As a cornerstone to the SEPA's role as a jobs center, the City initially said a new facility in the area would be available for NRC by the end of 2017. Chea said that while the company still intends to locate in Elk Grove, the process for building from the ground-up is time-consuming.
"We thought about starting with raw land, but raw land will take forever," Chea said during that interview. "We are also in a rush, so we put an offer for the building there, and now we are just waiting for the answer."
Obviously what was announced by Davis and statements from Chea point to several inconsistencies and given Davis did not respond to questions at the time, it is hard to determine where the truth lies. Nonetheless, there will be far fewer jobs that promised if we believe what the business owner states.
All of this leads to comment made by Davis from the dais in August 2015 about how many jobs he has promised to bring to Elk Grove as SEPA develops. The plan, Davis said, will bring 25,000 jobs to the City.
About a quarter of the 1,200 SEPA acres is currently zoned for non-retail type business. For the sake of argument, if NRC located there with the 2,500 jobs as promised (sorry, possible casino jobs are located outside of SEPA), that would leave about 22,500 to be located on 300-acres, or about 75 employees per acre, which is aggressive accord to one study.
Typically, employment centers with around 75 employees per acre would, in a densely populated California counties like Los Angeles or Orange, would be high-rise office buildings. In a comparatively less dense county like Riverside, the highest density is about 16 employees per-acre in a high rise office, their densest category.
Notwithstanding the traffic it would cause, it is possible that SEPA's 300-acres could house 25,000 employees, if it has all employers like NRC who, according to their proposed full employment could have about 1,000 workers in their 46,000 sq. ft. facility, which is slightly more than one-acre in size. It would be tight - think about the parking required - about 1,000 employees on one acre, but not impossible.

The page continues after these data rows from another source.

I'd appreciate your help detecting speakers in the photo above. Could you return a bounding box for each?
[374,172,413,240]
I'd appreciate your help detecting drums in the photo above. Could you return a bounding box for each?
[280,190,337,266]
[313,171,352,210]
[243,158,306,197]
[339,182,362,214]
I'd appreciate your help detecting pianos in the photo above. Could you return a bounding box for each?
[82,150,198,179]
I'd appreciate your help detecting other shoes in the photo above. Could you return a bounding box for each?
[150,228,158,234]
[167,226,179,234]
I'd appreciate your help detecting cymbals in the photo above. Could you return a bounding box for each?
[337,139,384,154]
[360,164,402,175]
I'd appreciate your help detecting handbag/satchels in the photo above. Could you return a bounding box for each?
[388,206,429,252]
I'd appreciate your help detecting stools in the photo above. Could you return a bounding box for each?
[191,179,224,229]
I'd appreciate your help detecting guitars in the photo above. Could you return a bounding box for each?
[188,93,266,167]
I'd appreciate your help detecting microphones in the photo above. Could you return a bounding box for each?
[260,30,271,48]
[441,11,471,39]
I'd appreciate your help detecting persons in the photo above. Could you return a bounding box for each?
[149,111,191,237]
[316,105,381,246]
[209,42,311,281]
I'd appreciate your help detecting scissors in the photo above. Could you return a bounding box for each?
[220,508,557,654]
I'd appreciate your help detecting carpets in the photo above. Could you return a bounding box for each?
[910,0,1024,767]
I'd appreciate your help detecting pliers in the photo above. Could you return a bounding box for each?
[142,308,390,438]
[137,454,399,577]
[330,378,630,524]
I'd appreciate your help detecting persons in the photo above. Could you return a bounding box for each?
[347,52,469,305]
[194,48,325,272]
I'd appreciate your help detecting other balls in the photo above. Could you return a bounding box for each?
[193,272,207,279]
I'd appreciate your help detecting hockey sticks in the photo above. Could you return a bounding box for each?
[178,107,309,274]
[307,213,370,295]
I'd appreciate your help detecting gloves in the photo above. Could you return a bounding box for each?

Now the Mayor may like and believe what the SEPA plan reads, but as we have seen with just about every major plan this City the conceived, much of it is nothing more than words on a page. Just think of it - 83 workers per acre in the SEPA.
By the way, apologies to Elk Grove Regional Park - the circle on the Whitelock Parkway and Highway 99 interchange map just grew to accommodate all the additional traffic.
Lest we are called negative and not in love with Elk Grove, which has happened on several occasions, we certainly hope Davis, even though he is leaving office, and the City Council deliver on their promise, otherwise we are in for more of the same old sprawl. But to quote former President George W. Bush, “There's an old saying in Tennessee - I know it's in Texas, probably in Tennessee - that says, fool me once, shame on, shame on you. Fool me - you can't get fooled again.”